When fence_scsi attempts to fence a node (ie. remove a node's key from all devices), the agent first checks to see that the key to be removed is actually registered with the device. The reason for this is that if the key to be removed is not registered with a device, it will appear that fencing failed, when in reality there was nothing to do (since the key was not registered). This check is done by getting a list of keys registered with a device and storing the list in a hash. This hash needs to be cleared each time we get a new list of keys for a device, otherwise we may have stale data in the hash.
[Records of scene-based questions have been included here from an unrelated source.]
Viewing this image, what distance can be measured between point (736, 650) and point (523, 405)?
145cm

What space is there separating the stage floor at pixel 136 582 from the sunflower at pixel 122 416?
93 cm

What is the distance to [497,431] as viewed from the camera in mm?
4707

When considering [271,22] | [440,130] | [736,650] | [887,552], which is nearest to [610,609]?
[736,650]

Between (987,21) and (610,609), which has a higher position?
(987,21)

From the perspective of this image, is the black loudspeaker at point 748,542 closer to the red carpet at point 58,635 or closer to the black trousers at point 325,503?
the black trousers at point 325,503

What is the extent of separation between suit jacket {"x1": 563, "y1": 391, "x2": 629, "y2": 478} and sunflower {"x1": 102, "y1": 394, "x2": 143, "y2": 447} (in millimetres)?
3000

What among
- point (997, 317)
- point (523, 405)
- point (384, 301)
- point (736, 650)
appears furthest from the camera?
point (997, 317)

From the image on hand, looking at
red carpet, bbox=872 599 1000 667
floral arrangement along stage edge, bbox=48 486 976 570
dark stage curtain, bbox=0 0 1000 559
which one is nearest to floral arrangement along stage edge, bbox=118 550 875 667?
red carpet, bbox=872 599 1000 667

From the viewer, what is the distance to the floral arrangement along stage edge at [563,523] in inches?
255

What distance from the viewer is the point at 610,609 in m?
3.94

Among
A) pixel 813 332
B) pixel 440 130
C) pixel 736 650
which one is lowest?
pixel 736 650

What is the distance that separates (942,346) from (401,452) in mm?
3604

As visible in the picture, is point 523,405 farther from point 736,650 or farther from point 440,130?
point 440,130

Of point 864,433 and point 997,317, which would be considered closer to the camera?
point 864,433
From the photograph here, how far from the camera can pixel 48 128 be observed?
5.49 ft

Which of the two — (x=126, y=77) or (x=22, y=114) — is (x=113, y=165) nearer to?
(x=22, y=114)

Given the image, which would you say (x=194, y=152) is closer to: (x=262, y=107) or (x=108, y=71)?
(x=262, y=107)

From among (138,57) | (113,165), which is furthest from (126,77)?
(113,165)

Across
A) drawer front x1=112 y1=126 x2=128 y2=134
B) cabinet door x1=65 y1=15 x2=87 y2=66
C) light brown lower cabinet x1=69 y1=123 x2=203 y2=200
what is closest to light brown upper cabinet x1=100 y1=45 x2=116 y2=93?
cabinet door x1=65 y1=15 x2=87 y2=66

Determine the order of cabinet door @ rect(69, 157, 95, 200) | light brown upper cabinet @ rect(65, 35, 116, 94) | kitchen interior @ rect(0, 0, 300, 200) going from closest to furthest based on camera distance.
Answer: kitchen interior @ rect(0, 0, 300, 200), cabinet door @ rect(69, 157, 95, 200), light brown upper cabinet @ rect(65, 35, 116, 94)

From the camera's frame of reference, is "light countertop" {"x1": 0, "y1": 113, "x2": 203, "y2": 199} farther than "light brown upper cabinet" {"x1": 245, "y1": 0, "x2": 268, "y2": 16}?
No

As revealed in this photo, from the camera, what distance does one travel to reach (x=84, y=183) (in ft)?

This could cause fence_scsi to incorrectly report failure.
This request was evaluated by Red Hat Product Management for inclusion in a Red Hat Enterprise Linux maintenance release. Product Management has requested further review of this request by Red Hat Engineering, for potential inclusion in a Red Hat Enterprise Linux Update release for currently deployed products. This request is not yet committed for inclusion in an Update release.
Fixed in RHEL5. Turns out the problem was not that we needed to clear the key_list hash, but that the get_key_list subroutine did not correcntly declare the key_list. Because Perl does dynamic scoping, the undeclared key_list variable was assumed to be global. The result is/was that the key_list hash was never getting updated correctly. Simple, one line fix.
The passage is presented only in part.